営業職の彼の為に、明かりを点けるのに加えて靴を丁寧に磨くのが日課になった。
結婚して仕事を辞めて、夫を支え家を守る生活も彼の望むことだった。
 しかし最初の妊娠が途中で残念なことになりもう望めそうにないと医者から言われてから彼は少しずつ変わっていった。
 それでも何も言えずひたすら支えてきたが、ふとパートに出ようかなと考えて夫に伝えると「いいんじゃない?ひとりでいても仕方ないでしょ」とひと言返事をして話は終わった。
 ひとりでいても…それがどれだけわたしを傷つけたのか…今の夫にそこまでの感情はないようだった。
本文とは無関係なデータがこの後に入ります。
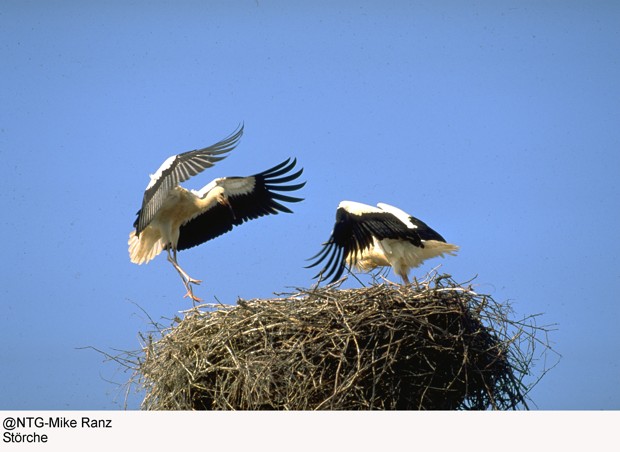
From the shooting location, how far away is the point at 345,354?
6.21m

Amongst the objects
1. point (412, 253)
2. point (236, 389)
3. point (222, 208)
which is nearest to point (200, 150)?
point (222, 208)

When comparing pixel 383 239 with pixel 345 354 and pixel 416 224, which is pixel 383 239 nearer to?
pixel 416 224

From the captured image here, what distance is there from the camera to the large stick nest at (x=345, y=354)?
6.16 meters

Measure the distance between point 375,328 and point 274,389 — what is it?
819mm

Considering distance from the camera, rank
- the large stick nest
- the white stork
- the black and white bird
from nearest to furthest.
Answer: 1. the large stick nest
2. the white stork
3. the black and white bird

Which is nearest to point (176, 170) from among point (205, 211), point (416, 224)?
point (205, 211)

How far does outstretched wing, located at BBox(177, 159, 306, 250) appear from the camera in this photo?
29.6ft

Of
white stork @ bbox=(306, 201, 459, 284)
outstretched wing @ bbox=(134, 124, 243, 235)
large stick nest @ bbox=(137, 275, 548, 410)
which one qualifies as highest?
outstretched wing @ bbox=(134, 124, 243, 235)

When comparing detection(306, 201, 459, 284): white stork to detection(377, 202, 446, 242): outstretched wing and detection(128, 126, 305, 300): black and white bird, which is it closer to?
detection(377, 202, 446, 242): outstretched wing

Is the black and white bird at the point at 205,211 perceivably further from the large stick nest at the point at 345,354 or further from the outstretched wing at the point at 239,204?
the large stick nest at the point at 345,354

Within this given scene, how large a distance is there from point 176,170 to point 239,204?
3.62 ft

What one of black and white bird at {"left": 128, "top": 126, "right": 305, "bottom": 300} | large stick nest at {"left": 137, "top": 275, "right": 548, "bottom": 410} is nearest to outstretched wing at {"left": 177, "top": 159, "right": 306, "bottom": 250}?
black and white bird at {"left": 128, "top": 126, "right": 305, "bottom": 300}

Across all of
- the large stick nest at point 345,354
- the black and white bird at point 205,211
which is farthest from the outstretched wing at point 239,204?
the large stick nest at point 345,354

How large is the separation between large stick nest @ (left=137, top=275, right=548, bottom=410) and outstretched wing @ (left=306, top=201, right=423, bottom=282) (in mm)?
1172
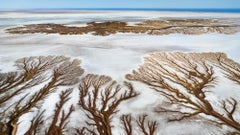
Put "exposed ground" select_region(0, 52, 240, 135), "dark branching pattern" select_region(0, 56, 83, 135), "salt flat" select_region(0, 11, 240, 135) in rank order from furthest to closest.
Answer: "dark branching pattern" select_region(0, 56, 83, 135), "salt flat" select_region(0, 11, 240, 135), "exposed ground" select_region(0, 52, 240, 135)

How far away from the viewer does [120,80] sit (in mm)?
19344

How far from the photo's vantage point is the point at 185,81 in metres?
19.1

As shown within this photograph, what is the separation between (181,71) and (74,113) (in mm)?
10893

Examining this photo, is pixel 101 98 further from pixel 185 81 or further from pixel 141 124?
pixel 185 81

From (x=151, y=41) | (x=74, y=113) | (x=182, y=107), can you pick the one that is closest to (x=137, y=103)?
(x=182, y=107)

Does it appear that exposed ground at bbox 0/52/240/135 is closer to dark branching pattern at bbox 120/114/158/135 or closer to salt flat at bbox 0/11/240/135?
dark branching pattern at bbox 120/114/158/135

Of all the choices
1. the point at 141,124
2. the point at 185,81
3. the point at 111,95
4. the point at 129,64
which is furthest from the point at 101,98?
the point at 129,64

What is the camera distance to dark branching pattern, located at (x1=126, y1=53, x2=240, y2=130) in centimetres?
1461

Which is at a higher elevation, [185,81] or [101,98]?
[185,81]

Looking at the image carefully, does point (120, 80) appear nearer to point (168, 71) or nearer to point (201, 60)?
point (168, 71)

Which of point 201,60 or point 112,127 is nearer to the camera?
point 112,127

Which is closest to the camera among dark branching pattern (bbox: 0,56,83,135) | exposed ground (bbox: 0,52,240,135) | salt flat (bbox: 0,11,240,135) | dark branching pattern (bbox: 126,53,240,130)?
exposed ground (bbox: 0,52,240,135)

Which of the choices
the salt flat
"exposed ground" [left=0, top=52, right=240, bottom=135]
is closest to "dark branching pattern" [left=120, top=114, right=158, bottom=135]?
"exposed ground" [left=0, top=52, right=240, bottom=135]

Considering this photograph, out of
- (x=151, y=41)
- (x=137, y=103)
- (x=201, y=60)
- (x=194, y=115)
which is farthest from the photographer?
(x=151, y=41)
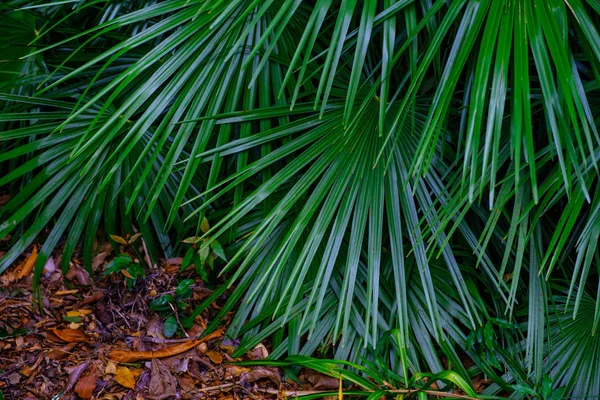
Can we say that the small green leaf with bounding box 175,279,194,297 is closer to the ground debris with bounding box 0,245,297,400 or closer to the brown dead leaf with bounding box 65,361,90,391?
the ground debris with bounding box 0,245,297,400

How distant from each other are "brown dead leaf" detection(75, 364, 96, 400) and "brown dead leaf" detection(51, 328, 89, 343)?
16 cm

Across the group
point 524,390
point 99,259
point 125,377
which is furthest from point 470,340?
point 99,259

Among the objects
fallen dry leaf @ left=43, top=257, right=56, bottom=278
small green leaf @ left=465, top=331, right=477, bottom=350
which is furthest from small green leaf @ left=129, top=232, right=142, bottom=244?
small green leaf @ left=465, top=331, right=477, bottom=350

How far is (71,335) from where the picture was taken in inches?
92.7

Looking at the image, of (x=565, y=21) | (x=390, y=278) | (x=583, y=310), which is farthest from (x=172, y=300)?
(x=565, y=21)

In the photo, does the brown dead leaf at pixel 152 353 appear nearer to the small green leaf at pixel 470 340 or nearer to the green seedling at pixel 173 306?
the green seedling at pixel 173 306

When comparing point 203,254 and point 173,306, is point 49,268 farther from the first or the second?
point 203,254

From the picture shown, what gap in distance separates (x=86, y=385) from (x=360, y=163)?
1.10 m

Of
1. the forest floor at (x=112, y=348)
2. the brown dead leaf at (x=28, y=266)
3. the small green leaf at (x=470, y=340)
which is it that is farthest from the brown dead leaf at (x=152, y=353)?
the small green leaf at (x=470, y=340)

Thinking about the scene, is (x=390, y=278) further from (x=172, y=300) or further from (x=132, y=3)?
(x=132, y=3)

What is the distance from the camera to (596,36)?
1.57 meters

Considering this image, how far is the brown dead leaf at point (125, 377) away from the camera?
2.20m

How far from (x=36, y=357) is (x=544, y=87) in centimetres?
176

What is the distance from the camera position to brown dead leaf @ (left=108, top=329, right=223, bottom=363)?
2.28m
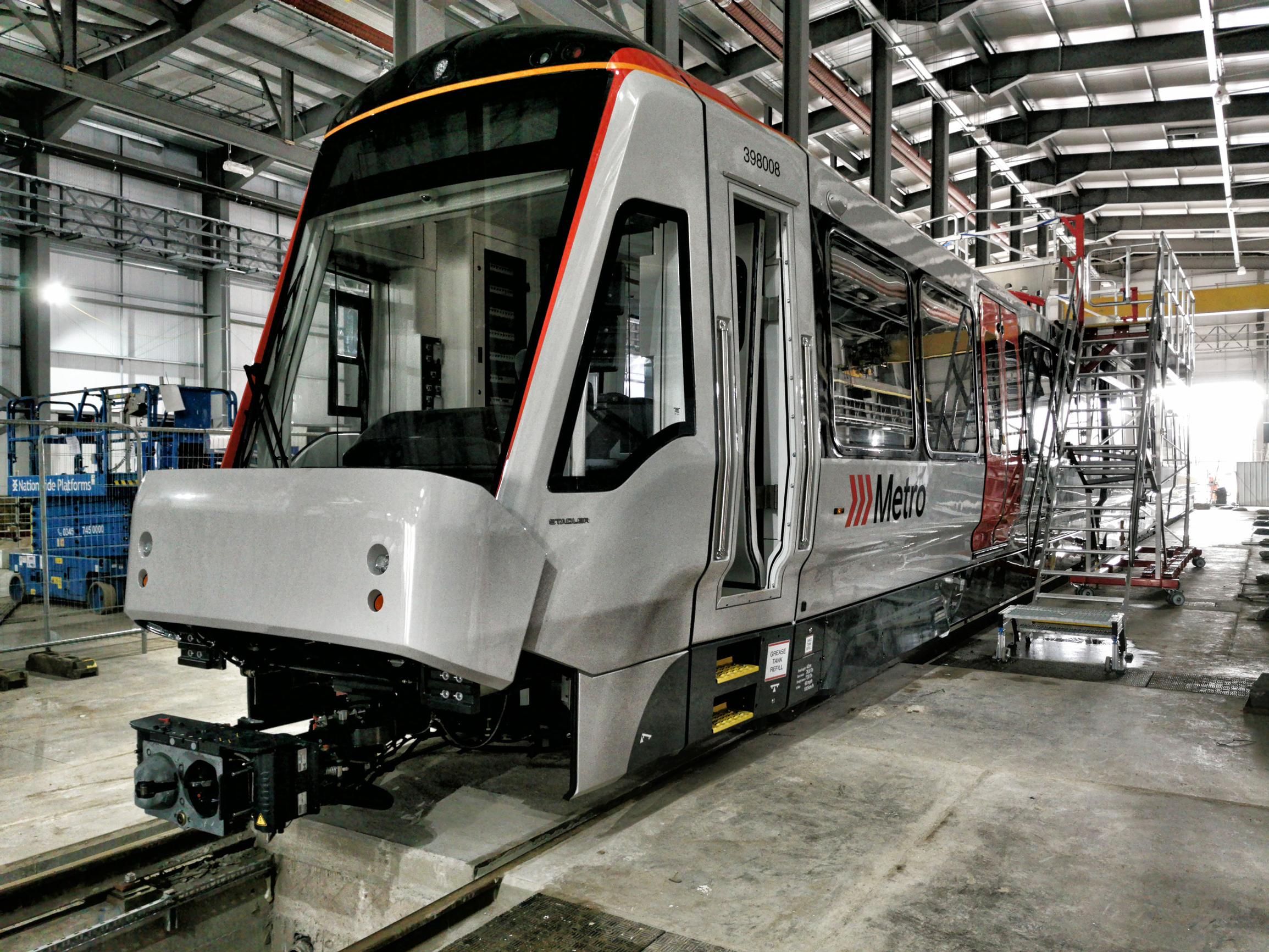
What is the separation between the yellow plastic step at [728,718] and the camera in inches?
178

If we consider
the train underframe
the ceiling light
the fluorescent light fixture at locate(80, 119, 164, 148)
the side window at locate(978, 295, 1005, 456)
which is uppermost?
the fluorescent light fixture at locate(80, 119, 164, 148)

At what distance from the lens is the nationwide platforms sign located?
11.3m

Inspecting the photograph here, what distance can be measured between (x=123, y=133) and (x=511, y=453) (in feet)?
70.2

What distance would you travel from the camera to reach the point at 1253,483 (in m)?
34.1

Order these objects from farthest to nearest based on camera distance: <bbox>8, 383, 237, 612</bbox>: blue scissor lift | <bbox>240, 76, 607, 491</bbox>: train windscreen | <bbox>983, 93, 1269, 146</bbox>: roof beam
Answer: <bbox>983, 93, 1269, 146</bbox>: roof beam, <bbox>8, 383, 237, 612</bbox>: blue scissor lift, <bbox>240, 76, 607, 491</bbox>: train windscreen

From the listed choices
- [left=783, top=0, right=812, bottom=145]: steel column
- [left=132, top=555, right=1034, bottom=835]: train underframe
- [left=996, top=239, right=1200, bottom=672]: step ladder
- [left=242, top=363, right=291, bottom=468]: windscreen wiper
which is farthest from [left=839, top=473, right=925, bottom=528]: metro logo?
[left=783, top=0, right=812, bottom=145]: steel column

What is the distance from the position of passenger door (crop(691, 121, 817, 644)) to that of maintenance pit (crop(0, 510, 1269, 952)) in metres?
0.95

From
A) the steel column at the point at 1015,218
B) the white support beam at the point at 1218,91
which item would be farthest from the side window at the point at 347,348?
the steel column at the point at 1015,218

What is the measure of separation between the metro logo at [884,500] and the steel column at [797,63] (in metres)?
5.19

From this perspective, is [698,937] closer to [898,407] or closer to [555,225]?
[555,225]

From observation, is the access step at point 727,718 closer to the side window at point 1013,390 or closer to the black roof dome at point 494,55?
the black roof dome at point 494,55

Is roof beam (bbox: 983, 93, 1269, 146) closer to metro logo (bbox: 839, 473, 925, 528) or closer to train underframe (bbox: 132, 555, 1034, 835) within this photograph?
metro logo (bbox: 839, 473, 925, 528)

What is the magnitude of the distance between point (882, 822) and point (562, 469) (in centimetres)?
219

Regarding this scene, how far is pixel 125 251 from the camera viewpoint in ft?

 久しぶりの外の世界は、すっかり様変わりしていて見るもの聞くものが新鮮だったが、3時にパートを終え、夕食を作り明かりを点けて夫を待つ生活は崩したくなかったのでパート終りに仲間とのお茶も極力断って家路に急いだ。
 子供は望めないがふたりで時間作ってあちこち旅行に行きたい、いずれは持ち家を持とう、そのためにも少しでもお金を貯めよう。
そう決めた数年後、ようやく『自宅』が完成した。

  引っ越しを終えた夜。
夫を喜ばせようとご馳走を用意して家中の明かりを点けて帰りを待つわたしに
「ナニ考えてんだよ!電気代が勿体ないだろう!」帰宅早々に怒鳴る彼にプロポーズの日の面影はなかった。
 
自分が守ろうとしたもの、自分が愛したものの全てが崩れた瞬間だった。
 きっと彼は他に明かりを求めたんだろう。度々家には無い匂いをさせていたのを知らない顔していたのに…悔し涙か涙が溢れて止まらなかった。

 ほどなく私達は離婚した。
彼の為に明かりを点ける…それは即ち自分の為ではなかった。
 今度は自分の明かりを点けよう、今は豆電球ほどの明かりだけどほんのり温かい灯がある。
この明かりはきっと点いたまま胸の奥を照らし続ける、そうだよね?と訊く代わりにそっと肩に頭を預けた。

(1118文字)



★ピリカさん、並びに審査の先生方、少し暗めな話ですがどうぞよろしくお願いいたします。